### WHAT THIS TASK INVOLVES
Please set down, word for word, everything in the Barossa wine tour text below from "What can you" down to "Australian Company Store.".

### TEXT SHOWN
^^^^^^^^^^^^^^^^
Tasting Tours

ADELAIDE, AUSTRALIA

Tour 1

A Taste Of South Australia Wine Tours

www.tastesa.com.au/index.htm

Email: info@tastesa.com.au 

An hour’s drive from Adelaide brings you to the Barossa Valley, South Australia’s best known wine region. Home to the largest wine companies in Australia, the landscape is still interwoven with the unmistakable presence of rich Germanic/Silesian culture and heritage.

Why is it special?

South Australia is known as the “Festival State” and festivals staged in the state’s wine regions are plentiful. For event organisers a series of educational wine tour options is available during Vintage (from late February to late April) to get a “hands-on“ wine experience. The tour includes wine-making theory and tasting, grape picking and crushing, pressing, racking and inoculating with yeast. 

Each participant receives one dozen bottles of wine from the grapes they picked after four to 12 months, depending on the wine style chosen. The wine can be sent directly to participants’ homes. 

What can you do there?

A typical full-day programme starts with an orientation tour of Adelaide. The group then travels through the scenic Torrens Gorge, a natural chasm carved out of the Adelaide Hills by the River Torrens, to the Barossa Valley. The first wine tasting is at the Peter Lehmann Winery followed by a visit to Torbreck, a small winery that makes wines using traditional Barossa methods. Visits to other small wineries and meetings with well-known wine experts are also included. Stop for a stroll in the Germanic town of Tanunda with time to discover the small shops. Lunch will be alfresco under the vines or at Vintners Restaurant just out of Angaston. After lunch, the group is driven up to Menglers Hill for an unsurpassed view over the entire valley. It continues into historic Angaston, the more English of the villages in the Barossa, to visit the South Australian Company Store.

The next stop is Henschkes Winery in Keyneton. This fifth-generation German winery incorporates the best of old-world and state-of-the-art winemaking.
^^^^^^^^^^^^^^^^
### AVAILABLE DATA

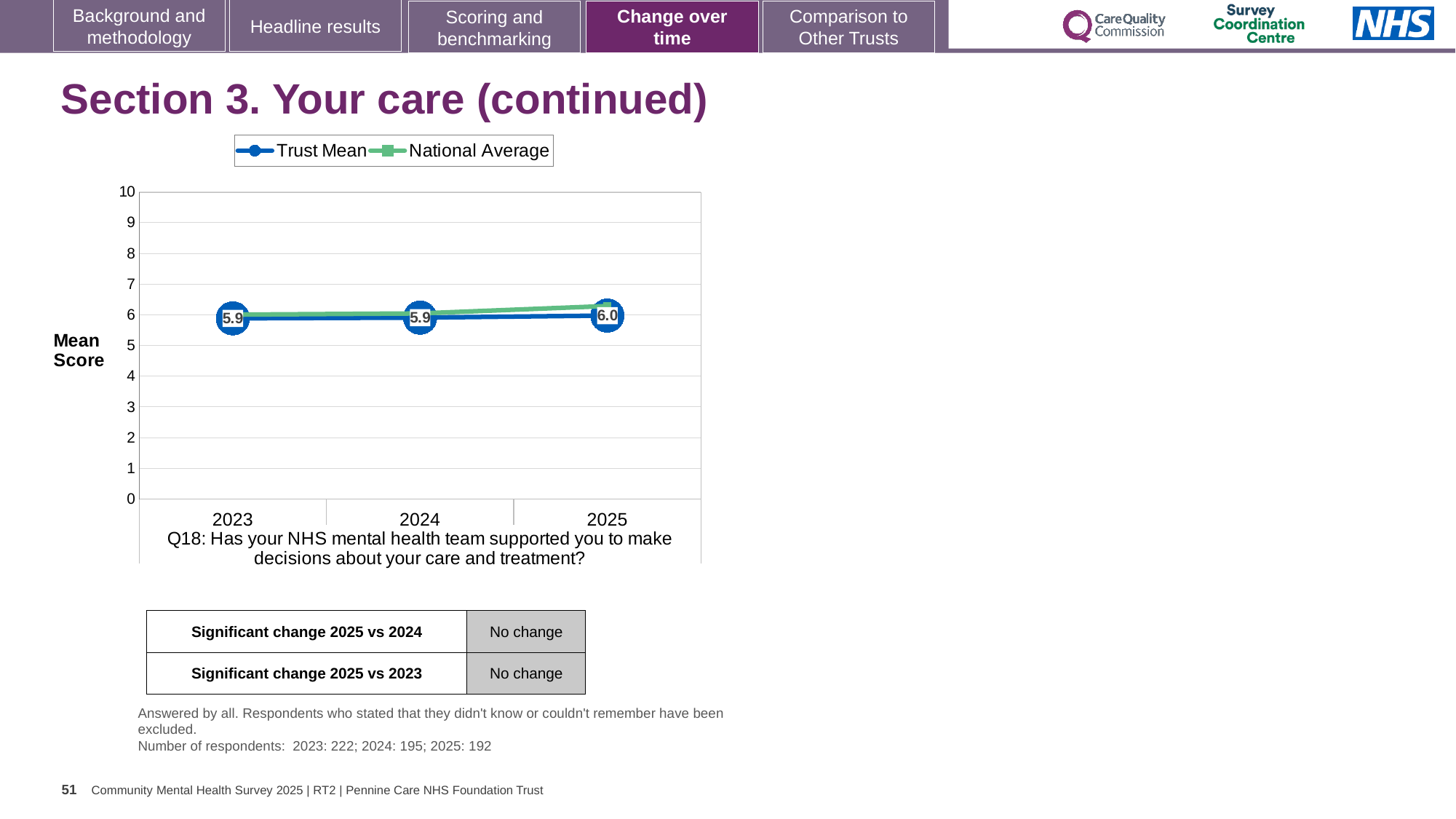
Which is larger, the Trust Mean score for 2025 or for 2024? 2025 What kind of chart is shown on the slide? Line chart What is the difference between the Trust Mean score in 2025 and in 2023? 0.1 What is the label of the y axis of the chart? Mean Score In which year is the Trust Mean score highest? 2025 What is the Trust Mean score for 2025? 6.0 How many series does the chart legend list? 2 How many years are plotted on the x axis of the chart? 3 What is the Trust Mean score for 2023? 5.9 Is the National Average value for 2025 greater or less than 5? greater What is the Trust Mean score for 2024? 5.9 Is the National Average value for 2023 greater or less than 7? less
^^^^^^^^^^^^^^^^
### SOLVED PROBLEM
What can you do there?

A typical full-day programme starts with an orientation tour of Adelaide. The group then travels through the scenic Torrens Gorge, a natural chasm carved out of the Adelaide Hills by the River Torrens, to the Barossa Valley. The first wine tasting is at the Peter Lehmann Winery followed by a visit to Torbreck, a small winery that makes wines using traditional Barossa methods. Visits to other small wineries and meetings with well-known wine experts are also included. Stop for a stroll in the Germanic town of Tanunda with time to discover the small shops. Lunch will be alfresco under the vines or at Vintners Restaurant just out of Angaston. After lunch, the group is driven up to Menglers Hill for an unsurpassed view over the entire valley. It continues into historic Angaston, the more English of the villages in the Barossa, to visit the South Australian Company Store.